ARBEITSAUFTRAG 1:
Zähle alle Bezeichnungen für Menschengruppen auf, die im Interview über interkulturelle Kommunikation in Anführungszeichen stehen.
ARBEITSAUFTRAG 2:
Führe das Interview über interkulturelle Kommunikation nach Annas letztem Satz weiter.

TEXTAUSZUG:
================================
Anna (39) ist Expertin für interkulturelle Kommunikation und Trainerin am Schulz von Thun Institut für Kommunikation. Sie bietet u. a. Trainings für interkulturelle Sensibilität an und bereitet Expats auf ihre Auslandsaufenthalte vor. In meinen Interviews fange ich unterschiedliche Perspektiven auf das Thema Diversität ein. Ich denke, dass interkulturelle Kompetenzen eine wichtige Grundlage für das Verständnis und das Ermöglichen von Diversität sind. Genau darüber wollte ich mit Anna sprechen.
Anna, ich freu mich sehr. Ich bin durch LinkedIn auf dein Buch „Transkulturelle Herausforderungen meistern“ und damit auf dich aufmerksam geworden. Wodurch bist du mit dem Thema in Berührung gekommen?
Anna: Ich habe vor meinem Studium einen Sommer in Spanien verbracht und dabei einen Argentinier kennengelernt. Mit diesem Mann bin ich seit 20 Jahren ein Paar, wir haben zwei Kinder. Meine Auseinandersetzung mit interkultureller Kommunikation hat für mich daher sehr persönliche Wurzeln. Ich bin in Folge tief in das Thema eingetaucht, habe viel Literatur dazu entdeckt, mich in meinem Psychologiestudium damit beschäftigt und mich schlussendlich auch beruflich in diese Richtung orientiert. Als Trainerin und Beraterin begleite ich jetzt Menschen, die international unterwegs sind und viel reisen. Wenn ich jemanden auf einen längeren Auslandsaufenthalt vorbereite, kommen unweigerlich auch immer Stereotypen zur Sprache – dabei ist mir bewusst, dass es „die Männer“ und „die Frauen“ genauso wenig gibt wie „die Deutschen“ und „die Spanier“. Genau dieses Spannungsfeld hat mich sehr interessiert.
================================
BEREITGESTELLTE DATEN:

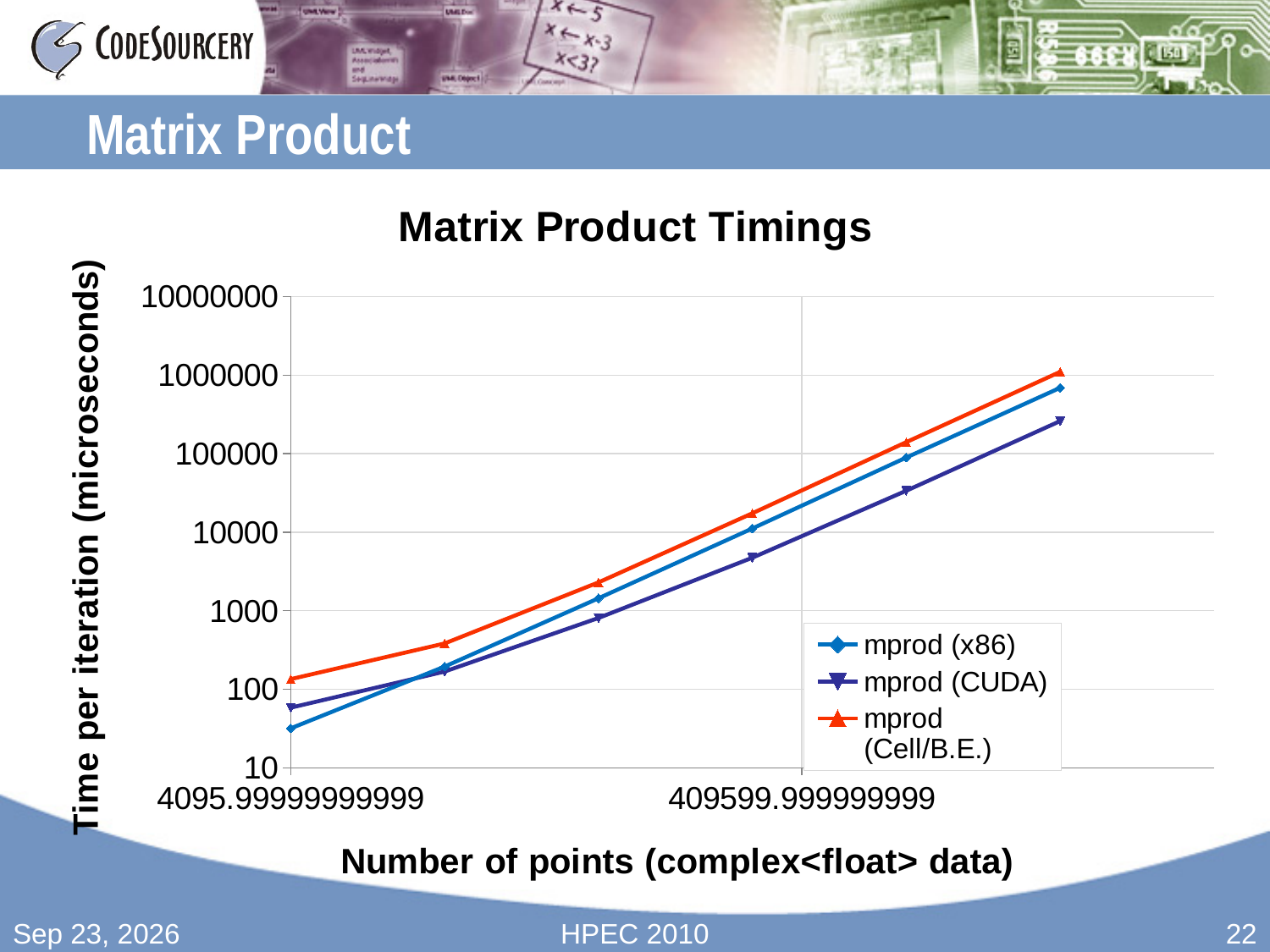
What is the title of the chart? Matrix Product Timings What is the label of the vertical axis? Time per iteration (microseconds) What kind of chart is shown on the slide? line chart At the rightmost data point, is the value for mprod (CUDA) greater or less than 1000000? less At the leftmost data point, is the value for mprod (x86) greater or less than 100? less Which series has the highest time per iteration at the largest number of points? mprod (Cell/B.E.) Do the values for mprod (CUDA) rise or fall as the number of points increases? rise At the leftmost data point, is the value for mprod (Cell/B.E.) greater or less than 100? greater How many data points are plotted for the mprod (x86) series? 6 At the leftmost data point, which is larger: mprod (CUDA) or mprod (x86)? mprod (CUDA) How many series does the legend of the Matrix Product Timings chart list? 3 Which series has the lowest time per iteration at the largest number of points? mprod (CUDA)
================================
LÖSUNG 1:
„die Männer“, „die Frauen“, „die Deutschen“, „die Spanier“

LÖSUNG 2:
Ich habe mit einer Interviewpartnerin bereits darüber diskutiert, welche Erkenntnisse einerseits durch eine Kategorisierung möglich sind und wo andererseits die Gefahren liegen, wenn Menschen frühzeitig und dauerhaft in eine Schublade gesteckt werden. Kann man dieses Spannungsfeld deiner Meinung nach überwinden?
Ja! Ich denke, das gelingt durch eine sehr nuancierte Betrachtung. Es gibt eindeutig kulturelle Unterschiede. Nationalkulturen mögen prägend sein, aber interkulturelle Unterschiede gibt es auch zwischen Nord und Süd, zwischen Firmenkulturen, usw. Diese Unterscheidung ist wichtig, weil wir Menschen in Kategorien denken. Menschen identifizieren sich stark mit Kulturen und bauen ihr Selbstkonzept auf diesen identitätsstiftenden kulturellen Zugehörigkeiten auf. Die interkulturelle Kommunikation bietet Begrifflichkeiten, um sich mit diesen Unterschieden auseinanderzusetzen, um sie zu erkennen und zu benennen. Diese Denkweise erleichtert es uns etwa im Ausland, handlungsfähig zu bleiben. Gleichzeitig schafft jede Art der Kategorisierung natürlich Stereotypen und läuft daher Gefahr, Individuen nicht mehr in ihrer Vielfalt wahrzunehmen. Ich verfolge daher den Ansatz, dass diese interkulturelle Betrachtung eine Ergänzung benötigt, um weder in die eine noch in die andere Richtung übertrieben zu werden.
Kannst du darauf genauer eingehen? Wie kann diese Ergänzung aussehen?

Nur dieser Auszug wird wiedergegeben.